*TASK TO COMPLETE*: How many lines in the listing below contain the string "bounding"? Matching is case-sensitive, and your reply should be the number alone.

*RECORDS PROVIDED*:
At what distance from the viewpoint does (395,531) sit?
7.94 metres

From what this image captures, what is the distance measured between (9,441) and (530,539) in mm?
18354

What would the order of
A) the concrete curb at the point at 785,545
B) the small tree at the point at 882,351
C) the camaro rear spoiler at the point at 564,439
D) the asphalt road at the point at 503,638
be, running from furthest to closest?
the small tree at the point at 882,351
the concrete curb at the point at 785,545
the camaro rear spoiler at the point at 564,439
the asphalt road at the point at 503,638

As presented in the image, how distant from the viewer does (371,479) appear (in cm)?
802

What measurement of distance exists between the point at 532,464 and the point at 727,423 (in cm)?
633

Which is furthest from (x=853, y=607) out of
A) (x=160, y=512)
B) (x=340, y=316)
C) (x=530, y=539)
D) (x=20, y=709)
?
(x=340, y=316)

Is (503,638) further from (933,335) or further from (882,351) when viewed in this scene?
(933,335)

...

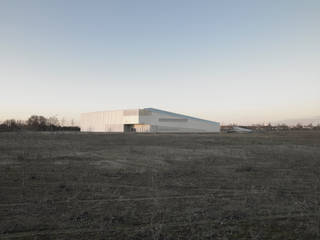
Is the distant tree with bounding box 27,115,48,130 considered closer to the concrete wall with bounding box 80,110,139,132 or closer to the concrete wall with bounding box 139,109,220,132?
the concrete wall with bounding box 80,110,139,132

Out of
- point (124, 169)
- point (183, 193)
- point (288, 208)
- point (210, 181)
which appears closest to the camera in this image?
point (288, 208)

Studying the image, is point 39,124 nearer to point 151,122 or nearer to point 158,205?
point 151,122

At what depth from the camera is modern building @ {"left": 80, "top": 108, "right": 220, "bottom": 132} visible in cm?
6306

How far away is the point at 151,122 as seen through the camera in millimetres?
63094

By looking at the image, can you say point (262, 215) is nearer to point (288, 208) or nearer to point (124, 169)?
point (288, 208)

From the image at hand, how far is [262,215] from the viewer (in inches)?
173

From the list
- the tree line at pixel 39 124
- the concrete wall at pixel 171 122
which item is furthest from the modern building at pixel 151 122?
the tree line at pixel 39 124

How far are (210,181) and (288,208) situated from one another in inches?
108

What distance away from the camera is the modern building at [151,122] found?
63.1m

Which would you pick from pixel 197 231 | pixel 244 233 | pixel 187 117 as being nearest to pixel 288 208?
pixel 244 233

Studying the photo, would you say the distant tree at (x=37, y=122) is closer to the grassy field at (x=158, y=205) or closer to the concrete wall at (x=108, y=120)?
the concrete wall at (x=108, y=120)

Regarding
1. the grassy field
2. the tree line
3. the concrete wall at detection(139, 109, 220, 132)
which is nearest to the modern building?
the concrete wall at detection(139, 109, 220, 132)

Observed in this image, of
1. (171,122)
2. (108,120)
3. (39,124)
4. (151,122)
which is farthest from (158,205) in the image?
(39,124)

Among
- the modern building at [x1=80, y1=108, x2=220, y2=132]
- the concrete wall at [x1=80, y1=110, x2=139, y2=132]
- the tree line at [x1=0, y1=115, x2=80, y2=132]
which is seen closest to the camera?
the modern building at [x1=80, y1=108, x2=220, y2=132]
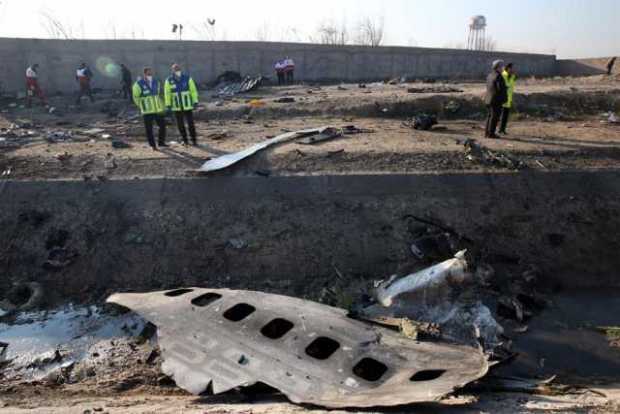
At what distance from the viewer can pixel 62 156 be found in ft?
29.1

*FINAL RESULT*: 2